I think the corporate controls and social controls instituted by the executive and legislative branches of the Federal Government were much more stringent in those days than now.
I mean Harry Truman made a name for himself by demonstrating their tendency to lie and cheat. But they did not get away with what they get today. But we had ten million in uniform and we did not have ten million civilians in Europe and Asia at the same time. Now it is fifty fifty. Because Congress thinks it will look better if we say, send forty thousand troops and forty thousand civilians to Afghanistan than eighty thousand soldiers.
I might pick up a couple books and search the web on the issue of government corruption in WWII and our present wars.

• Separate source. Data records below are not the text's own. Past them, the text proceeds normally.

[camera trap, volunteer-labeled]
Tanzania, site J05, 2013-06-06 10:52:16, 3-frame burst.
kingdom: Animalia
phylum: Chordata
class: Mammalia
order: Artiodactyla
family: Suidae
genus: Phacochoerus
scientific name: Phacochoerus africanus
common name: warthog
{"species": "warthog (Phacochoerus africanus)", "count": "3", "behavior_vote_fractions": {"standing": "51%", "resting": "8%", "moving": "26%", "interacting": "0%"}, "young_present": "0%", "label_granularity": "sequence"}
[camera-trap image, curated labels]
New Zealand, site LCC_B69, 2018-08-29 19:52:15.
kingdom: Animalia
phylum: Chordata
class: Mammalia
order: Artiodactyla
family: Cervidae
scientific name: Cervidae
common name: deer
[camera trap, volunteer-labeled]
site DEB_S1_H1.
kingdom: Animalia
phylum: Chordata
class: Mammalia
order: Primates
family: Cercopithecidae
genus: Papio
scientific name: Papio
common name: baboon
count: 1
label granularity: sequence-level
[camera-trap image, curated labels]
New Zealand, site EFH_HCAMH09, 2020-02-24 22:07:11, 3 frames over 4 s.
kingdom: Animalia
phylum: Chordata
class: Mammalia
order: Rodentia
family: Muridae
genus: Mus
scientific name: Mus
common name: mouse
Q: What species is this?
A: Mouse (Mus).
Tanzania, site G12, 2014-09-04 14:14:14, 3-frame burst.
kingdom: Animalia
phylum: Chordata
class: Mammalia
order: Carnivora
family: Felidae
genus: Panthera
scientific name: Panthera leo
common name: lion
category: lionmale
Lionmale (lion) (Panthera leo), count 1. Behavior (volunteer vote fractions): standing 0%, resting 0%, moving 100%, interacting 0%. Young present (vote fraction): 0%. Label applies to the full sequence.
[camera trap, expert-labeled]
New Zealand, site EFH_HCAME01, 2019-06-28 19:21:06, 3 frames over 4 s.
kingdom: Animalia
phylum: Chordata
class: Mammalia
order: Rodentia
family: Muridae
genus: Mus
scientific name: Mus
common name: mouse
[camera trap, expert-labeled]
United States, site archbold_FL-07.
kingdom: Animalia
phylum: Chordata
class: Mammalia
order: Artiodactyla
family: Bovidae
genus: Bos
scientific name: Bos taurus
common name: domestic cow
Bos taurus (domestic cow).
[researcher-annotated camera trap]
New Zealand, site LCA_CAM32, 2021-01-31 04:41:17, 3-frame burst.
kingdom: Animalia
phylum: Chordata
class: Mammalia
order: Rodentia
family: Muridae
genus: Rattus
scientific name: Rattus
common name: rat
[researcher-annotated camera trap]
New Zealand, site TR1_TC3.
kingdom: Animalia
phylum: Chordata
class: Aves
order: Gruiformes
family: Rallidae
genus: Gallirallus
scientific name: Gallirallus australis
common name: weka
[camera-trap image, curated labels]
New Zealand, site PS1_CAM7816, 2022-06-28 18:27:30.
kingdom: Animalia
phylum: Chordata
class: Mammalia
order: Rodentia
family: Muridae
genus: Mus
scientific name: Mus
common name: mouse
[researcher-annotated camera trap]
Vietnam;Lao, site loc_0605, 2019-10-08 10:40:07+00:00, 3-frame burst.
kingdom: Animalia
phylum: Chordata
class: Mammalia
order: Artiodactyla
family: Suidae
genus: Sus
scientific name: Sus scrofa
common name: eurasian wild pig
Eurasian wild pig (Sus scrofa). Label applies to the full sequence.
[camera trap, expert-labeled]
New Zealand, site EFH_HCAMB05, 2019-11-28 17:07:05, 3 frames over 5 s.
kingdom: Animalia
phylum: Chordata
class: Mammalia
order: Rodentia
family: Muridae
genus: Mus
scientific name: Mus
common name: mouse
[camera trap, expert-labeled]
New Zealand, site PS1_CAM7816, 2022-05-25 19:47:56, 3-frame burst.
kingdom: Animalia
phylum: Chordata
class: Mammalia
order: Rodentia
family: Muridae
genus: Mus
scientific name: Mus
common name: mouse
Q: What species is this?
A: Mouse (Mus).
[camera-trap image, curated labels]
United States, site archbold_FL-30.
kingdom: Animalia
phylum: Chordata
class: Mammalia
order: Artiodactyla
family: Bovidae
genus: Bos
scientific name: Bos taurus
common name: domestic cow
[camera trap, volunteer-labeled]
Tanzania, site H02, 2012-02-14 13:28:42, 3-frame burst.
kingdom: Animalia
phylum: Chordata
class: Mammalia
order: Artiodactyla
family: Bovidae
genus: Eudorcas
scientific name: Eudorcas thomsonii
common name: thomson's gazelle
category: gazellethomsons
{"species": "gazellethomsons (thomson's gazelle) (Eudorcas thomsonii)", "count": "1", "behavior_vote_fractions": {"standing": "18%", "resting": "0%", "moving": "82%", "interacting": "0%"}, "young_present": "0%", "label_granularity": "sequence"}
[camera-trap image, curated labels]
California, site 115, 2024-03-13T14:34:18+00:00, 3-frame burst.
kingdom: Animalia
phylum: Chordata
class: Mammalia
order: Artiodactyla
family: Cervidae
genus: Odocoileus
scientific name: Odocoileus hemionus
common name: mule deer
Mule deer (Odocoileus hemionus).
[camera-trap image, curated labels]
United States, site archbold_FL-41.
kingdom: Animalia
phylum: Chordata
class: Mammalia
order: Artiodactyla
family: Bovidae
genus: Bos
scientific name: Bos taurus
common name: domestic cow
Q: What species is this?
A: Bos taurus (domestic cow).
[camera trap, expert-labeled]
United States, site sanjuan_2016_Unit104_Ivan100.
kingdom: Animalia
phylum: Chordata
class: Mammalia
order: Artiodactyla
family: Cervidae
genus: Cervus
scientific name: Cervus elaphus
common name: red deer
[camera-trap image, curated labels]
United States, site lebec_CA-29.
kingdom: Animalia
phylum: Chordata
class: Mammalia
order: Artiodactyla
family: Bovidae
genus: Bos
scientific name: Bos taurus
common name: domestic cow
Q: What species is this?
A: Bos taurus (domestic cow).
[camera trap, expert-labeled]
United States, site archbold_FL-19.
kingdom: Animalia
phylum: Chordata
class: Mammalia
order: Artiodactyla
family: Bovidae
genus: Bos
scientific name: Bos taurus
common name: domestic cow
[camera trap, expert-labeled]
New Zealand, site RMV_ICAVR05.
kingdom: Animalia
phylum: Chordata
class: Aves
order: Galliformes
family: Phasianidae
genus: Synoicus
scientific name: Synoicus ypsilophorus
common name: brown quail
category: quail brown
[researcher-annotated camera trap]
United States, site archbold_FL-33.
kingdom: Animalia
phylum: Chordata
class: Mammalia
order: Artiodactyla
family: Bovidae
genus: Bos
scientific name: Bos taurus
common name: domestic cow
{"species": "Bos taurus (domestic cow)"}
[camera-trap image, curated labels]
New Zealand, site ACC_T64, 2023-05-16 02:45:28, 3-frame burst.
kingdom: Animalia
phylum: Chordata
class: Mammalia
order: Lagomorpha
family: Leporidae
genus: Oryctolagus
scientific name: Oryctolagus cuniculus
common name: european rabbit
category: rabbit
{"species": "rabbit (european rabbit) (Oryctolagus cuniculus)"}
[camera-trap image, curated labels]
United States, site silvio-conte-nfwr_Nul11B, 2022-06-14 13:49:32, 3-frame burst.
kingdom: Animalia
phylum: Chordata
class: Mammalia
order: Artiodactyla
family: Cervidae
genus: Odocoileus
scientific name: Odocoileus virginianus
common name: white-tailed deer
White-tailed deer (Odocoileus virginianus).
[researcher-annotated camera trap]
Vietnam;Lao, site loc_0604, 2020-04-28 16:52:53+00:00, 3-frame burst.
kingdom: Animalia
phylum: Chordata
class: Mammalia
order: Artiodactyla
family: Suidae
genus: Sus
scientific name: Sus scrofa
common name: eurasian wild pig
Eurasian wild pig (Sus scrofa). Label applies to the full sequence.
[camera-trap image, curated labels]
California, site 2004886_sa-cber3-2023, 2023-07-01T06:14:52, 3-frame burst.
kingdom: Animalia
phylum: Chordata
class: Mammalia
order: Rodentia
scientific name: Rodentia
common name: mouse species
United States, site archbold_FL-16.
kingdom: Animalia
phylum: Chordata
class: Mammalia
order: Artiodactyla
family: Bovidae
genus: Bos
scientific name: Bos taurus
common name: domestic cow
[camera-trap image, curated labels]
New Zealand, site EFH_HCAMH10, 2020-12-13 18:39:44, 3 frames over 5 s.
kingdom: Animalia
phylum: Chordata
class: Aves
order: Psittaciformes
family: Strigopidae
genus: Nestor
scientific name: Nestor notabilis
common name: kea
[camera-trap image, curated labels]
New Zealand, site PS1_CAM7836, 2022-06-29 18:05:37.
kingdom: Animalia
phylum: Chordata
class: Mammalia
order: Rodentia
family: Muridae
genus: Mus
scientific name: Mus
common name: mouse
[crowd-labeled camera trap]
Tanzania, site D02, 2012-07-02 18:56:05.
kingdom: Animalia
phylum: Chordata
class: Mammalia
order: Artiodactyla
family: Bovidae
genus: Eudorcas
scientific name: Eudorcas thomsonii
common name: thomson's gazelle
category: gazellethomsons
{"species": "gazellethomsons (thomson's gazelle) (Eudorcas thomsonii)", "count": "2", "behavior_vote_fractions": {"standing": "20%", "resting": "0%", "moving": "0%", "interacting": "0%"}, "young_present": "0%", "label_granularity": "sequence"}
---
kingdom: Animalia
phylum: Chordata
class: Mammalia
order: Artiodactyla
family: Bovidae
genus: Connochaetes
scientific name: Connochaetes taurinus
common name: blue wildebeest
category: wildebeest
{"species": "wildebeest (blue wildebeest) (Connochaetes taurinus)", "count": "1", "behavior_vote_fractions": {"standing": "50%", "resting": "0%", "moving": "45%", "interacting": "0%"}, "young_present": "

October 13, 2009 2:39 AM | Reply | Permalink
It is certainly true that WWII had its corruption. Every war does. But the profits they are making right out in the open are obscene and the lack of quality is shameful. Coincidentally, CNN just ran a story about faulty firearms last night. It is astonishing how many billions of dollars remain unaccounted.
The primary question for me is how have we managed to not obtain any economic advantage from this war when all previous wars were of economic benefit?